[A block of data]
— BEGIN —
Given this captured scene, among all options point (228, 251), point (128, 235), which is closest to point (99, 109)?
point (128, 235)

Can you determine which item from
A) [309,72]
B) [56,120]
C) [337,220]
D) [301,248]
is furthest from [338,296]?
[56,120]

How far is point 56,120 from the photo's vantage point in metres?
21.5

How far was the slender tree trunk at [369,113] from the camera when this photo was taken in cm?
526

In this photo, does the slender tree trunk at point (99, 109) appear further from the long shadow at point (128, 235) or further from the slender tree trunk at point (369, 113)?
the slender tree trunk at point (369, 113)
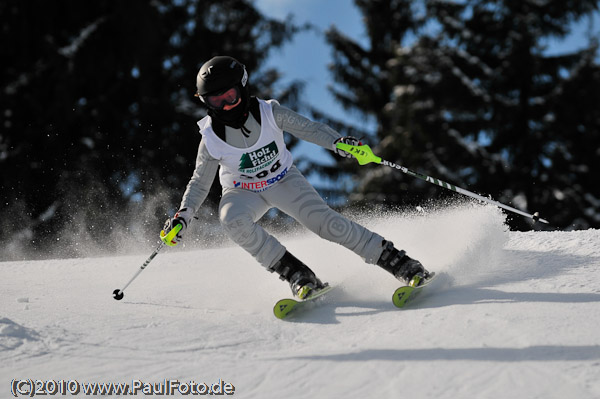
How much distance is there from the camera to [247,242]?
398cm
— END —
Work to do
Count the lines in the block of data above that contain the word "this", and give only the number.

Problem solution
3